Руки у мамы были проворные, и за это время она не только успела накрыть стол на пять человек, но и достала облупившийся черный японский поднос овальной формы с нарисованной посредине розой, поставила на него занятную чашку из ребристого белого фарфора, полную чая, блюдечко с джемом, сыр и три кусочка хлеба.
Эти приготовления удивили меня, и слегка охрипшим голосом я спросил:
— А разве дедушка не спускается к столу?
Мама явно смутилась.
— Нет, дружок, он ест у себя в комнате. — Она взяла со стола поднос и протянула мне. — Донесешь? Вот тут лестница — прямо на второй этаж. Только смотри, будь осторожен, не упади.
Держа перед собой поднос, я стал неуверенно взбираться по шатким крутым ступеням незнакомой мне лестницы; посредине ее лежала блестящая дорожка из линолеума. Угасающий свет дня еле проникал сюда через высокое оконце в потолке. На площадке второго этажа, напротив вделанного в стену титана, я увидел две двери. Подергал одну из них — заперта. До другой едва дотронулся — она сразу поддалась.
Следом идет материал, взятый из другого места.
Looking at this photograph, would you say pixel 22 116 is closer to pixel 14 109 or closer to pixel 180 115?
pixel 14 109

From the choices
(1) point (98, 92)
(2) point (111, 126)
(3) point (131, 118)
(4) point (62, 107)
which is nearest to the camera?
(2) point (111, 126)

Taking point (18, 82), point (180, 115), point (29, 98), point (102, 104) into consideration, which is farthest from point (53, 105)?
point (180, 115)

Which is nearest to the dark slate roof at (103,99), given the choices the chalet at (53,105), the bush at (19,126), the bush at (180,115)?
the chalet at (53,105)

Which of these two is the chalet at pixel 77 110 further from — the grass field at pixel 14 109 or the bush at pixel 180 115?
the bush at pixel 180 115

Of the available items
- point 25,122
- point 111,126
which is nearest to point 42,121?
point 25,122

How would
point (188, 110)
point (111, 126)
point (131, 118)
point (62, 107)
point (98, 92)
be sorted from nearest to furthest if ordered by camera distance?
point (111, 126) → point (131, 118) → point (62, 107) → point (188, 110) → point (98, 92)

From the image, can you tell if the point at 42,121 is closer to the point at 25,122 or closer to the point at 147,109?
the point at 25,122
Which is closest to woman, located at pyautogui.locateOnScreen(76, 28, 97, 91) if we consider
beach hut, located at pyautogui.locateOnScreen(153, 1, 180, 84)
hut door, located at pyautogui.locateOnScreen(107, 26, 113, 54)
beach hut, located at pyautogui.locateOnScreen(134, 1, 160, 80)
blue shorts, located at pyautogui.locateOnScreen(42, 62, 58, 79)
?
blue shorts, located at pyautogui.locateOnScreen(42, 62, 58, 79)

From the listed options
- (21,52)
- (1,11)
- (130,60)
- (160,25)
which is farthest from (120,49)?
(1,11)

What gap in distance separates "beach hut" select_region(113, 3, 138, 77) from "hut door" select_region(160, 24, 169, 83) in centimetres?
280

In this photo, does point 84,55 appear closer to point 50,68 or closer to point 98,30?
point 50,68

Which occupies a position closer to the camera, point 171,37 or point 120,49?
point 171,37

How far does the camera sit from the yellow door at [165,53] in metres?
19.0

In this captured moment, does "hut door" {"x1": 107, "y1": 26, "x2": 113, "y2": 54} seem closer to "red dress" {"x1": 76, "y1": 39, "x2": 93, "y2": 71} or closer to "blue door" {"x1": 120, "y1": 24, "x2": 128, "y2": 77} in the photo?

Я вошел в незнакомую, чудную и страшно захламленную комнату. В углу стояла высокая медная кровать с покосившимися шишками; она была еще не прибрана, и пестрое лоскутное одеяло небрежно валялось на ней; ковер из медвежьей шкуры у камина был сбит в кучу; полотенце до полу свешивалось с забрызганного умывальника из красного дерева. Внимание мое привлекли черные мраморные часы, какие можно получить только в подарок, а сам себе никогда не купишь, — они лежали на боку среди всякой всячины, загромождавшей каминную доску, а рядом валялся их разобранный на части механизм. В нос мне ударил тошнотворный запах табачного дыма и пищи — смесь весьма разнородных и трудно определимых ароматов, которые, так сказать, создавали букет этой давно обжитой комнаты.
Мой прадедушка в дешевеньком грубошерстном костюме и рваных зеленых ковровых туфлях сидел у заржавевшего камина, весь уйдя в массивное мягкое кресло — не кресло, а развалину, — и уверенно водил пером по большему листу плотной бумаги, лежавшему вместе с переписываемым документом на низеньком столике, покрытом некогда зеленым сукном. По одну руку от старика выстроилась внушительная коллекция палок для гулянья, по другую — длинный ряд глиняных трубок с металлическими чубуками, набитых табаком и готовых к употреблению, возле них — коробочка с полосками газетной бумаги для раскуривания.
Прадедушка был широкоплечий старик лет семидесяти, выше среднего роста, румяный, с копной все еще рыжеватых волос, красиво рассыпавшихся по плечам. Когда-то волосы у него были просто рыжие, но с годами они утратили свою пламенеющую яркость и, еще не успев поседеть, приобрели удивительный, при определенном освещении положительно золотой, оттенок. Того же оттенка были буйно курчавившиеся усы и борода деда. Белки его глаз были, правда, все в желтых прожилках, зато зрачки — ясные, а сами глаза — голубые, пронизывающие, не выцветшие, как у мамы, но живые, ярко-голубые (настоящие незабудки!), чудесные, выразительные глаза. Однако самым примечательным в его лице был нос. Это был крупный нос, крупный, красный и шишковатый; я взирал на него с благоговением, и мне пришло на ум, что он больше всего похож на огромную перезрелую клубнику: и цвет такой же и даже весь в крошечных дырочках, совсем как эта сочная ягода. Казалось, на лице только и есть, что этот примечательный нос, — никогда еще я не видел ничего подобного, никогда.